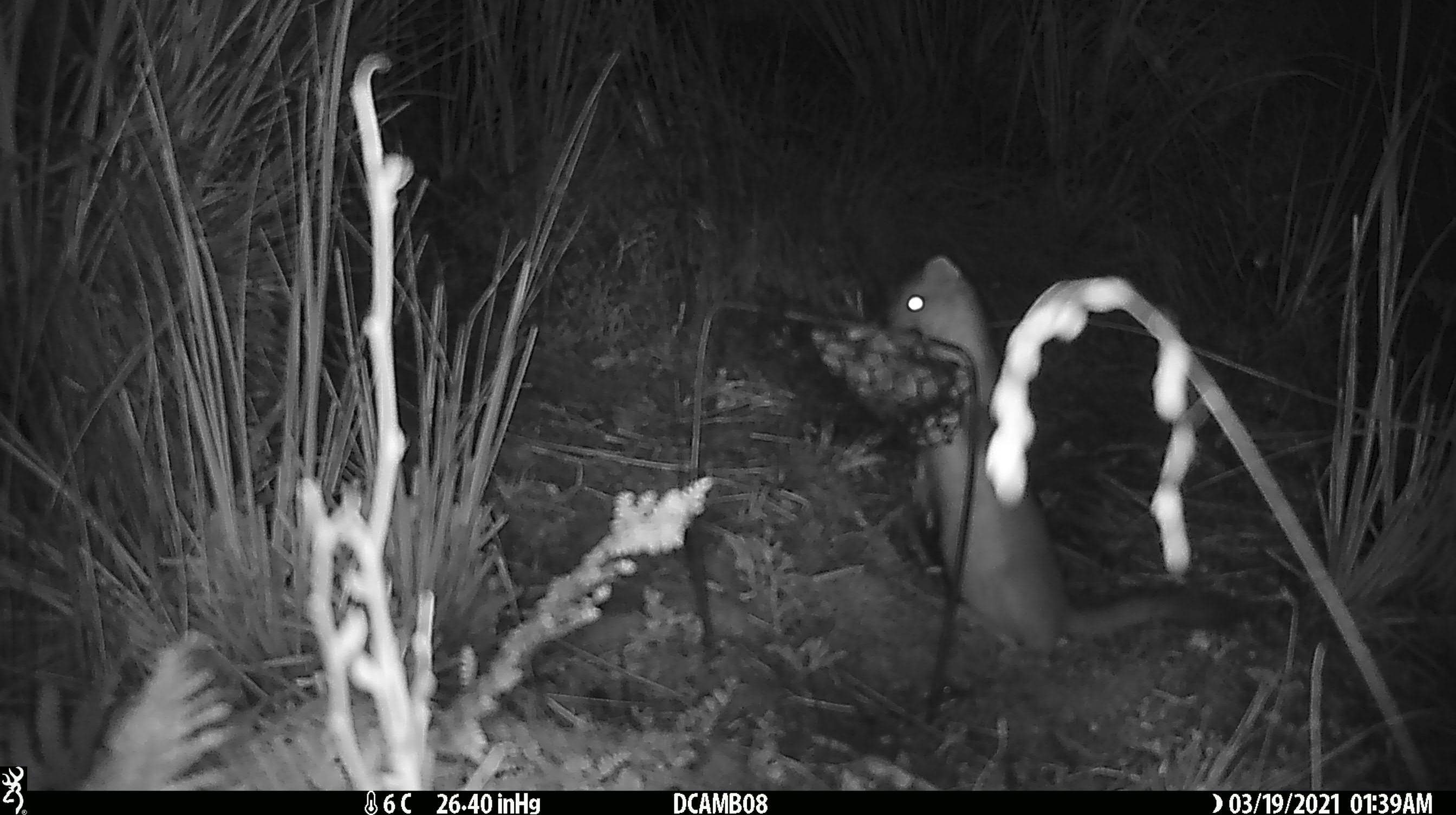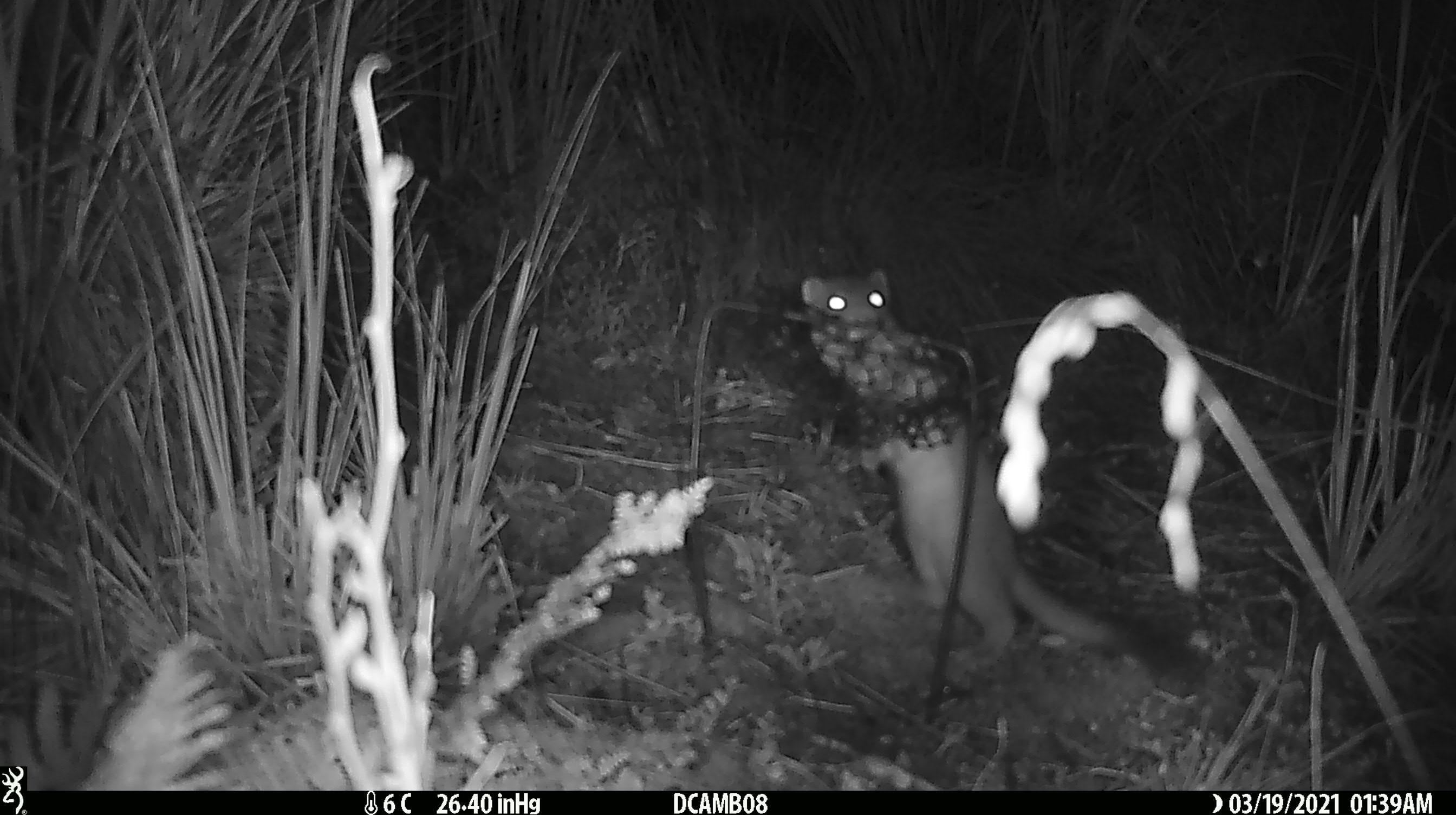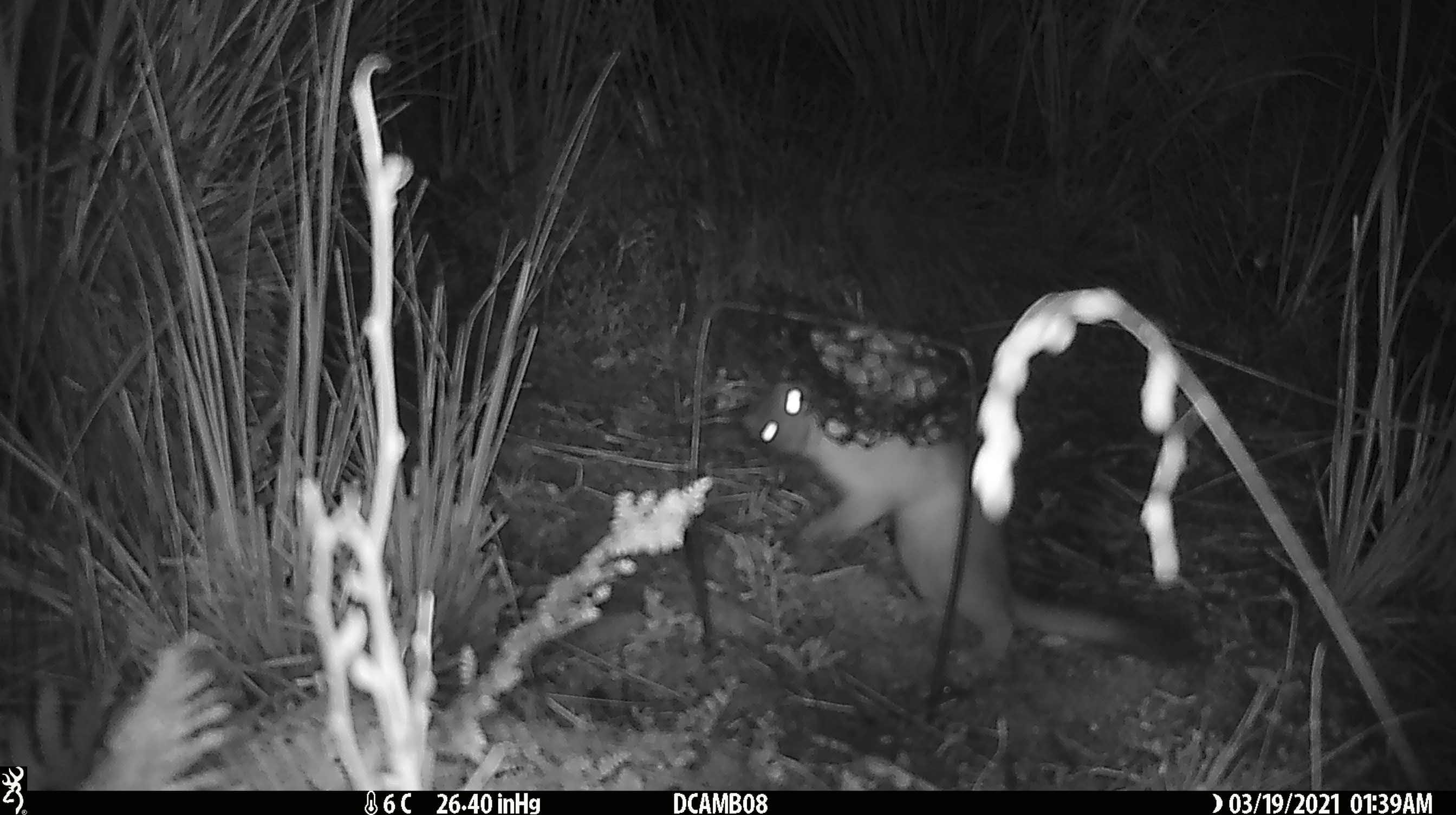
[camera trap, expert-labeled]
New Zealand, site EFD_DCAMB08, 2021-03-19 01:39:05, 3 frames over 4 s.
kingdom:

---+---

Reproduce the listing word for word and omit its pictures.

EXPECTED OUTPUT:
[camera trap, expert-labeled]
New Zealand, site EFD_DCAMB08, 2021-03-19 01:39:05, 3 frames over 4 s.
kingdom:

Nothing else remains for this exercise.